Provided passage –
==========
This topic describes how to use the HyperLogLog (HLL) plug-in to design a recommendation system, which recommends content to a user based on the preferences of the user. The recommendation system is implemented based on similarity computing of PostgreSQL.
Background information
A recommendation system can be used to increase user stickiness and conversion rate for the following websites:
- E-commerce websites
- Music websites
- News websites
- App websites
In this topic, a music website is used as an example to describe how to design a recommendation system and elaborate on the differences between the conventional design and the design that is based on HHL and similarity computing of PostgreSQL.
Design background
- After a user (uid) finishes listening to a song (vid), the recommendation system binds
a tag (tagid) to the song. More than one tag is allowed per song.
uid ->> tags ->> musics
- The recommendation system obtains the popularity of each tag based on the number of
songs to which the tag is bound.
tag(count distinct music) ...
- The recommendation system obtains the top 5 tags and their recommendation weights.
tag1:40% tag2:20% tag3:15% tag4:15% tag5:10%
- The recommendation system excludes the songs to which the user finishes listening. The recommendation system obtains a library of songs to which the user has not listened. Then, the recommendation system recommends new songs to the user based on the recommendation weights of the songs in the library. For example, the recommendation weights can be the rankings of the songs in descending order.
==========
Raw data –
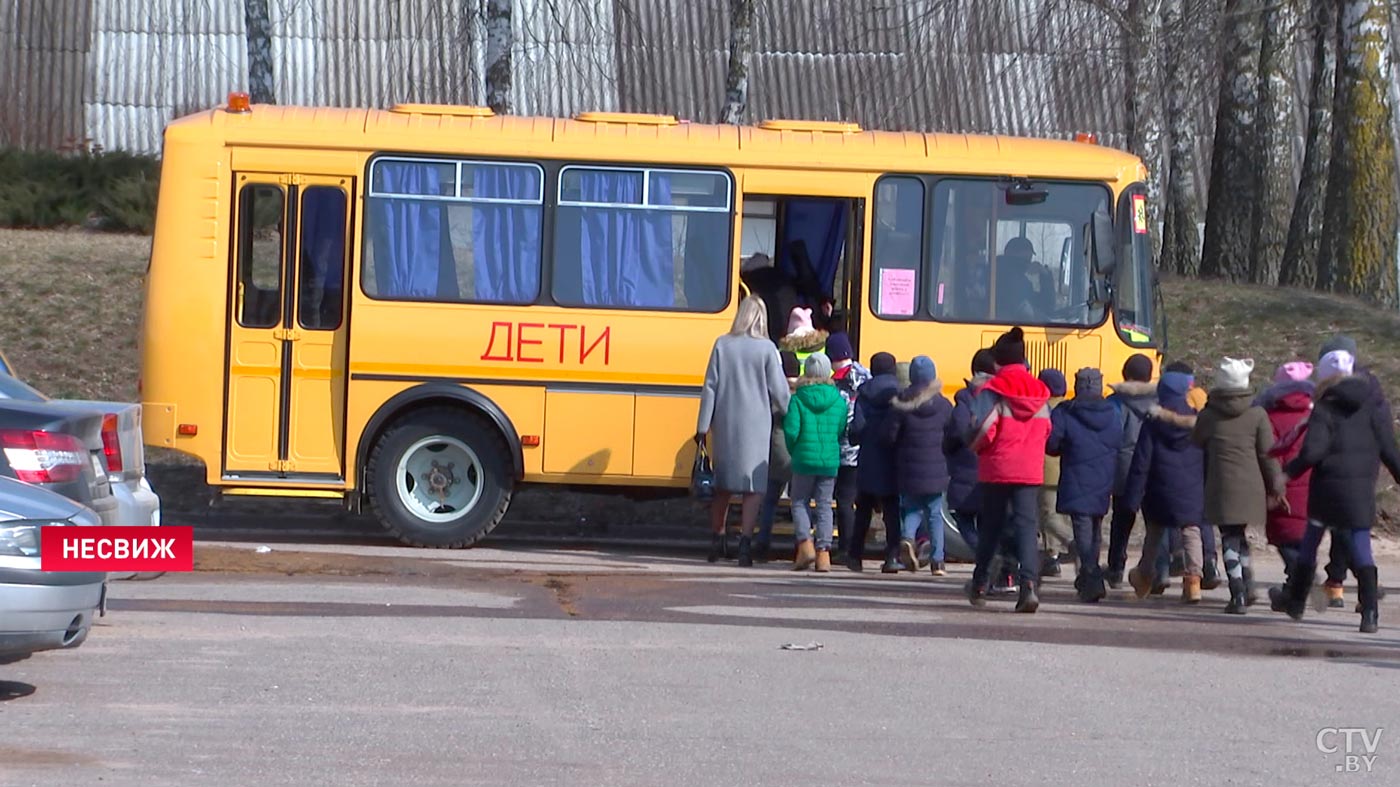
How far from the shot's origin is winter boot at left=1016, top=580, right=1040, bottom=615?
11320 mm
==========
Aim –
List every kind of website that the passage on the HyperLogLog recommendation system says can use a recommendation system to increase user stickiness and conversion rate. Rely solely on the recommendation system passage; the material plays no part here.

Expected answer –
E-commerce websites, music websites, news websites, app websites